◆ **Excerpt provided**:
- 2 years ago
3 December 2021
Health Minister Greg Hunt has held talks this week with vaccine manufacturers to determine whether the vaccines Australia has ordered will cover the Omicron variant that emerged at the end of November.
“I’ve spoken with Moderna, Pfizer, Novavax, this week myself, and the situation at the moment is we believe that there will be good protection,” Hunt told journalists.
“We want everybody to have their primary vaccinations, which is the first and the second dose, and if you’re due for the booster, do not delay. Please come forward. We’re well over 470,000 boosters and 92.6 per cent of first vaccinations around the country and if there are variant-related vaccines that are required, we’re in a position to do that.
“We’ve already spoken with both Pfizer and Moderna about those, and I was speaking with Novavax yesterday, and that’s making very good progress through its medical regulator or TGA assessment in Australia. So, we’re well prepared. We’ve got deep stocks of vaccines – a capacity to have access to the evolving vaccines in the same way that the flu vaccine evolves.”
The Federal Government said earlier this week it was continuing talks with Moderna and CSL after its long-awaited announcement about which company it would work with for onshore manufacturing failed to materialise, and as Victoria produced the country’s first mRNA vaccine candidate.
In response to a question from Labor in Parliament, the Prime Minister, Scott Morrison, said discussions had been “progressing strongly” with both companies in relation to manufacturing mRNA vaccines in Australia.
“This is not a capability that other countries have other than those who had it prior to the commencement of the pandemic,” he said. “We’re looking forward to those negotiations to now proceed to the next level.

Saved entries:

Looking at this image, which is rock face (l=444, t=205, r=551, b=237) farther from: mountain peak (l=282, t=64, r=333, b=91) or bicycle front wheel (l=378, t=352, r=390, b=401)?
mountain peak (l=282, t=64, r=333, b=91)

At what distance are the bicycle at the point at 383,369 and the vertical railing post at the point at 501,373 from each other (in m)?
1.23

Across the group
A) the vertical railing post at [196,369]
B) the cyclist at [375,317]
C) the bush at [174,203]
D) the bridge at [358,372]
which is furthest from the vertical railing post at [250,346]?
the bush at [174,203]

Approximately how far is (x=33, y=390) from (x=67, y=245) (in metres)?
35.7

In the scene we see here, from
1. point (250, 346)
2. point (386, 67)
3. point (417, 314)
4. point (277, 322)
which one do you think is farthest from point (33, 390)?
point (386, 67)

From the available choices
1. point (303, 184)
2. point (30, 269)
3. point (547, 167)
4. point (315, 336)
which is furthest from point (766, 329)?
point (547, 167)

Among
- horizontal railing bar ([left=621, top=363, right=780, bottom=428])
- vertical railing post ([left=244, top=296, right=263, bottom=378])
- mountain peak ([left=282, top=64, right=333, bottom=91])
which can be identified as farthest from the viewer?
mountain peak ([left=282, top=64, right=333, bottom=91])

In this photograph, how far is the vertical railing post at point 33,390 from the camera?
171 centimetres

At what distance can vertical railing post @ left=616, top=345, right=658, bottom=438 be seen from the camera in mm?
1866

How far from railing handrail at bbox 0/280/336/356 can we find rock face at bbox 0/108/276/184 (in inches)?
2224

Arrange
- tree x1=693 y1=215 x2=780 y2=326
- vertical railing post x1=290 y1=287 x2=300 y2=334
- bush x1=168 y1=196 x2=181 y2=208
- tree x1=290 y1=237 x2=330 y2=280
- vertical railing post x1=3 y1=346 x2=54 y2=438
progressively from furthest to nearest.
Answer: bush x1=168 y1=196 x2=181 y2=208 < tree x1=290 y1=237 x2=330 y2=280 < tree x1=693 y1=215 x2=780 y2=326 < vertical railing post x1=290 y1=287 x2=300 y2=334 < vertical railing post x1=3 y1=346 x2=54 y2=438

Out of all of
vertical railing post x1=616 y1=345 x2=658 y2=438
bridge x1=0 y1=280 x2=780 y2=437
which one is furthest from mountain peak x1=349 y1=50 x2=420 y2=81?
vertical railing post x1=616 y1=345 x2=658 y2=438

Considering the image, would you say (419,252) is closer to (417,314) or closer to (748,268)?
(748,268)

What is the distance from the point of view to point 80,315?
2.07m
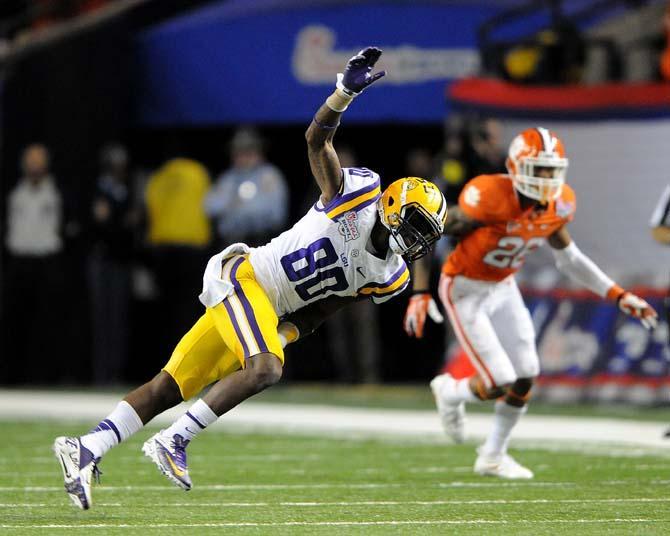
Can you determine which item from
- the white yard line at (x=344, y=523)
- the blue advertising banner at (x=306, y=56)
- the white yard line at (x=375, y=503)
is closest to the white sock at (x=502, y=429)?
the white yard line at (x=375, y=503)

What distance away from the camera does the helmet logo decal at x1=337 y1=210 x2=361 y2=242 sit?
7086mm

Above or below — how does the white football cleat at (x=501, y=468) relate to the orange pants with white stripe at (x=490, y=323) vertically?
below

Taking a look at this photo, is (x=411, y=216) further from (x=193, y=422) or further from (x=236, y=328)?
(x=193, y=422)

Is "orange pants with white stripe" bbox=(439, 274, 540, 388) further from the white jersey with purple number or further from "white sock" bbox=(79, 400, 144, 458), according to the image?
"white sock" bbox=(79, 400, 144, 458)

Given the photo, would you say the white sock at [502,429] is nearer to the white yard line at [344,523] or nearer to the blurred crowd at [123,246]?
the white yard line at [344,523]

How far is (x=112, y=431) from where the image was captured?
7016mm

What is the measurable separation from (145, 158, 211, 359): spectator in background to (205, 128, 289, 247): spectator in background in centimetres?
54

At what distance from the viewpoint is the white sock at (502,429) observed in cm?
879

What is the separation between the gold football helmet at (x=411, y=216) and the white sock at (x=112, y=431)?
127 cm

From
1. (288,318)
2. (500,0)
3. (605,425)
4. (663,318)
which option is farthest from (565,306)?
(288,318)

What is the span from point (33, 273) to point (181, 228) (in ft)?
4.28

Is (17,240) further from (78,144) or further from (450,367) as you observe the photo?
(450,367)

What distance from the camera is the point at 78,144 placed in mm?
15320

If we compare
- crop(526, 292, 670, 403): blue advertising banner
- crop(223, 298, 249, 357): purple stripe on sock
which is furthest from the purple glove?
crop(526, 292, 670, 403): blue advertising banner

◆ **Apply what you read**:
1. Do these statements agree with the Omicron vaccine article? For each, answer yes or no and quote the deciding words from the article. (a) Hunt said he had personally spoken with Moderna, Pfizer and Novavax that week. (b) Australia had given more than 470,000 boosters. (c) The government announced that CSL would handle onshore mRNA manufacturing.
2. Can you reproduce everything in the Omicron vaccine article from "- 2 years ago" down to "to do that."?

◆ **Solution list**:
1.
(a) Yes: "I’ve spoken with Moderna, Pfizer, Novavax, this week myself"
(b) Yes: "We’re well over 470,000 boosters"
(c) No: "its long-awaited announcement about which company it would work with for onshore manufacturing failed to materialise"

2.
- 2 years ago
3 December 2021
Health Minister Greg Hunt has held talks this week with vaccine manufacturers to determine whether the vaccines Australia has ordered will cover the Omicron variant that emerged at the end of November.
“I’ve spoken with Moderna, Pfizer, Novavax, this week myself, and the situation at the moment is we believe that there will be good protection,” Hunt told journalists.
“We want everybody to have their primary vaccinations, which is the first and the second dose, and if you’re due for the booster, do not delay. Please come forward. We’re well over 470,000 boosters and 92.6 per cent of first vaccinations around the country and if there are variant-related vaccines that are required, we’re in a position to do that.